Без иронэ, выходцев из Ирана, бывших в Средней Азии когда-то только рабами, невозможно представить себе начала нынешнего века в недавно присоединенных землях Средней Азии. Без татар, привезенных русскими в качестве толмачей и мелких торговцев, начинающих часто с маркитантского промысла, и без иронэ, или, как их теперь называют, ирони, сразу пошедших на службу в младшие полицейские чины и агенты, в те же толмачи и в сборщики податей, нельзя себе представить деятельность царской администрации, ее фискальной службы и карательных органов.
Удивительно мало нынешние этнографы занимаются изучением мелких национальных групп региона. Мешают те «побочные» и «деликатные» соображения, которые и составляют определяющие факторы всех и всяческих национальных отношений. Непредсказуемость в части поведения мелких национальных групп не так и велика, если посмотреть на тех же ирони, которые служили опорой царской власти, но тут же первыми пошли служить власти советской.
И в первом и во втором случае это национальное меньшинство не полагалось на симпатии коренного населения, поэтому бежало под руку пришлой власти.

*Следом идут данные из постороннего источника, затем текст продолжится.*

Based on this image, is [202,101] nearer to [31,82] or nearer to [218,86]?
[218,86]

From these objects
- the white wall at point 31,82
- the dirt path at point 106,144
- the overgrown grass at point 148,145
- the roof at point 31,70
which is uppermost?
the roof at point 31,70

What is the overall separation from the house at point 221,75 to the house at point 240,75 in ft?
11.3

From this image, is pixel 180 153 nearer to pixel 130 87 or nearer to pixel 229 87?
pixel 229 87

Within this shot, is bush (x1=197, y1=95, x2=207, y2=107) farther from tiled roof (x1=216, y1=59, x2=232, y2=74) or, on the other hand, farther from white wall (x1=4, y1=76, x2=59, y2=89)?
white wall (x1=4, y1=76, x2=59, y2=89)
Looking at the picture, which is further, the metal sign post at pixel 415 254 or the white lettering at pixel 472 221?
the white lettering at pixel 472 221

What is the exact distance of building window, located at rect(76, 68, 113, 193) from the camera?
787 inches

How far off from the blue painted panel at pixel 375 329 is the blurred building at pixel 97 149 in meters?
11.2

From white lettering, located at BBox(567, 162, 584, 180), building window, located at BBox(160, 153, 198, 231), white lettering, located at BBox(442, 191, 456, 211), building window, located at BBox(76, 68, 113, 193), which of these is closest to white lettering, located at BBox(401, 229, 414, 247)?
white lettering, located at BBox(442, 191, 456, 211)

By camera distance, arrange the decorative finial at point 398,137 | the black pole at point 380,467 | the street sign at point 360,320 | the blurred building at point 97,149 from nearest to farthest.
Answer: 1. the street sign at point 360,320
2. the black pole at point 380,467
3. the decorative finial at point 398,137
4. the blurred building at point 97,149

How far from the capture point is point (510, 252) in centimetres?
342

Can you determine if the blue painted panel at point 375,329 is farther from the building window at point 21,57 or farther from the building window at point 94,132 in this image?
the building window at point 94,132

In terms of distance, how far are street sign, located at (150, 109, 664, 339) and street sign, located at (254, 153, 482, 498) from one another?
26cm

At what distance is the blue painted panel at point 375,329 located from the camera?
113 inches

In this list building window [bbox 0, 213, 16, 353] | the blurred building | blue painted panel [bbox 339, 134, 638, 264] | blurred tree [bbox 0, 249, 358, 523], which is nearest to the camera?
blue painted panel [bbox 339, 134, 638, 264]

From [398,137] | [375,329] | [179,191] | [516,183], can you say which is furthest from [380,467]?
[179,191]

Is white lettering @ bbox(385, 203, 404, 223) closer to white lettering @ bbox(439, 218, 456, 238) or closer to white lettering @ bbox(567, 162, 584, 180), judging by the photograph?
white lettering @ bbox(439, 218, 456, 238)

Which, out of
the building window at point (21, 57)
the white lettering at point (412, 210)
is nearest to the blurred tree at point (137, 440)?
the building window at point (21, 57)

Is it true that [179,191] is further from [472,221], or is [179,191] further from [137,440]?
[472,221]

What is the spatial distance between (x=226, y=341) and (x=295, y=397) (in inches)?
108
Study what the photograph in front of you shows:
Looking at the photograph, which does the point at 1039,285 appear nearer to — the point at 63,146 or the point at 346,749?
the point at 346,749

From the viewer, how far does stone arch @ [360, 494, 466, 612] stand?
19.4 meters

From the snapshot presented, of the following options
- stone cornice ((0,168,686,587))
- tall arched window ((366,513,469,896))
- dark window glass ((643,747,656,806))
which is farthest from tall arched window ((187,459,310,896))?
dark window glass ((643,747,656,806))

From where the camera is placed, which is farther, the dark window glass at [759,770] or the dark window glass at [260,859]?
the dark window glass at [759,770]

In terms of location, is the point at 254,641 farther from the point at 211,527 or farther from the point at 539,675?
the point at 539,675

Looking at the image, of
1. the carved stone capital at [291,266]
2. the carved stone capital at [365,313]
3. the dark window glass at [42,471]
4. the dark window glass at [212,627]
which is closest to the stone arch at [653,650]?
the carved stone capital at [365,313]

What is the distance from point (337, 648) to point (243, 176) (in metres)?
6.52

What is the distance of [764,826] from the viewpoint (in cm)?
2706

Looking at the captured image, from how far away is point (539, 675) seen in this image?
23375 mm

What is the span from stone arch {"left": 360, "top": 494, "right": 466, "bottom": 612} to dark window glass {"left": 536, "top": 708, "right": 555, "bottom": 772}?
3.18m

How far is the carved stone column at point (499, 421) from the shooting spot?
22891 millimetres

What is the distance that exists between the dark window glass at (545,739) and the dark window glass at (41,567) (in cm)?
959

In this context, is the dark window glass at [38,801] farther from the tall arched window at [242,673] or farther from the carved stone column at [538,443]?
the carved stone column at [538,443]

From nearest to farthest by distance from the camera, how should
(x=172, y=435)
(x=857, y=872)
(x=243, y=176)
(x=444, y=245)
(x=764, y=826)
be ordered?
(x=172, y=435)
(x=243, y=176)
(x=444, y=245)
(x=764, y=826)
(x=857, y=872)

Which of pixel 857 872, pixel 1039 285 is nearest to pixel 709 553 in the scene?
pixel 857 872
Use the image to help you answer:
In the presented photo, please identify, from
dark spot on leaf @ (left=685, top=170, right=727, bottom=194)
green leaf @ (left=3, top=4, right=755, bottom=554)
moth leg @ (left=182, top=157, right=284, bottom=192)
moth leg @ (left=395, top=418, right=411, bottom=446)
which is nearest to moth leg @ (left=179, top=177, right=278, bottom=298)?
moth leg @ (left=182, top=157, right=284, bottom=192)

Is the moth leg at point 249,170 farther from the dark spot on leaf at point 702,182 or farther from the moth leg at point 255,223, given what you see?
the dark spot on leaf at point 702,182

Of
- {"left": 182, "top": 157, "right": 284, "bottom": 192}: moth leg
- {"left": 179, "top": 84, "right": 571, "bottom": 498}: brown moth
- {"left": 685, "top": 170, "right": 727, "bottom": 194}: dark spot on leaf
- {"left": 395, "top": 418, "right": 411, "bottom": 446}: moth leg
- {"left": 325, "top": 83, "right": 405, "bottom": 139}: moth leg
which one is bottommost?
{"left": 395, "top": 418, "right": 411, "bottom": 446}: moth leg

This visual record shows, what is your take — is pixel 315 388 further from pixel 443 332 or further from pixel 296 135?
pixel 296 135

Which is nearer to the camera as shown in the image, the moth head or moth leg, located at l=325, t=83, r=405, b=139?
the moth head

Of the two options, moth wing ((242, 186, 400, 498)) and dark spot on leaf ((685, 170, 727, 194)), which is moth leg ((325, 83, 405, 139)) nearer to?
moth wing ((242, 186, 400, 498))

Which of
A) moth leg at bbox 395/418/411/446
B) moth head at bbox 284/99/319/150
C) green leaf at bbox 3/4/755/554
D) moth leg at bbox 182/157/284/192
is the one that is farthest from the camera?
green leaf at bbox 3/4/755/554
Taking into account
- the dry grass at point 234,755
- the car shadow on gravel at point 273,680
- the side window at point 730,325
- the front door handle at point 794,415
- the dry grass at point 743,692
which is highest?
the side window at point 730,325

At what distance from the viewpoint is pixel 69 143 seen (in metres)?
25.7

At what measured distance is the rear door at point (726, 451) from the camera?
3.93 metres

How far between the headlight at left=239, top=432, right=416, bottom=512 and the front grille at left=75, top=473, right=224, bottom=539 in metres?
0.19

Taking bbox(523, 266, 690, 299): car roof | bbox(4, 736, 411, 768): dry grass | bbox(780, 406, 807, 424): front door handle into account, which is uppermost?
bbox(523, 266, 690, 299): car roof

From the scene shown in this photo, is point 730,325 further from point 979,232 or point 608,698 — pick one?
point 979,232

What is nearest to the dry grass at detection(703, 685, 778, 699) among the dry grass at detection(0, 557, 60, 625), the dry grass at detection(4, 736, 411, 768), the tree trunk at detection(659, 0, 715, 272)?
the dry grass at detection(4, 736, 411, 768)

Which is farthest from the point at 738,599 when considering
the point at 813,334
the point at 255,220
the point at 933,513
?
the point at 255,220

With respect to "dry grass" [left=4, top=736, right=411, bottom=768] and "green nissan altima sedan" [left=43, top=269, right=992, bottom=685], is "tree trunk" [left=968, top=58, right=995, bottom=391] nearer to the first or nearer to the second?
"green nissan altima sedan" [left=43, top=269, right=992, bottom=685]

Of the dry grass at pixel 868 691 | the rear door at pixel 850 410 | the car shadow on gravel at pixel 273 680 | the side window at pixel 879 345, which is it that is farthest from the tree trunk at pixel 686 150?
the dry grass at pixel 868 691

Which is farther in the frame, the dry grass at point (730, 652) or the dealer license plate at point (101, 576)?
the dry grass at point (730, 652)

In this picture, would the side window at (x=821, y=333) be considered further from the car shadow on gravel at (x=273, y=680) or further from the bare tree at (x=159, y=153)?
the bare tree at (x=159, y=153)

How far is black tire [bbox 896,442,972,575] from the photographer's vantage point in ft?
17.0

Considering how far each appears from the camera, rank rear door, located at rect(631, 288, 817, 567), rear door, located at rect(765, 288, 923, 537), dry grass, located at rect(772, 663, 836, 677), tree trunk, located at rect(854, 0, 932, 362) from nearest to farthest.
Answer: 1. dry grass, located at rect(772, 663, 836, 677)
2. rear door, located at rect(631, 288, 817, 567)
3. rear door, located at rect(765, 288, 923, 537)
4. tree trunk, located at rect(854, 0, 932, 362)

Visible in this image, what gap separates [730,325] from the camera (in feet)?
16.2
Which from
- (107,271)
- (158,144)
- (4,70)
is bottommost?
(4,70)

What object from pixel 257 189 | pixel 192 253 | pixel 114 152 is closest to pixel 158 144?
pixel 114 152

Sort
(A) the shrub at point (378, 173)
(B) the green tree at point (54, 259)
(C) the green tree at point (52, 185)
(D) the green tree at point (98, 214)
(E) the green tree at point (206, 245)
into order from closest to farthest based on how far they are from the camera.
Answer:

В самом начале революции, в 17, 18 и 19 годах, только незначительная часть узбеков, причем чаще всего из образованного слоя, понимала Октябрь как начало национального освобождения, как путь к равноправию. Для этого надо было если не самого Ленина читать, то хоть переложение его мыслей и полемику с ним.
Капитализм наступал повсюду в России, а его высшая фаза – империализм – на земле моих предков выступал совсем иначе, нежели в Туле, Лодзи, Одессе или Иванове.
Мне лестно думать, говорить и писать, что мулла Абдувахид Абдурауф-коры Кариев был тесно связан с социалистами-революционерами, а еще теснее с социал-демократами, но сомнения гложут меня.
Дело моего деда
Начальник охранного отделения Леонид Антонович Квицинский обращается к начальнику города Ташкента Николаю Николаевичу Караульщикову (странное для меня словосочетание, но оно именно таково) с просьбой: «Имею честь просить Ваше Высокоблагородие исходатайствовать пред Г. Военным Губернатором Сыр-Дарьинской области продление срока ареста до одного месяца задержанных в гор. Ташкенте…» Это датировано одиннадцатым, но еще девятого февраля в качестве свидетеля допрашивается Таджи Иса Мухамедов, занятие – торговля шелковыми товарами в Старом городе.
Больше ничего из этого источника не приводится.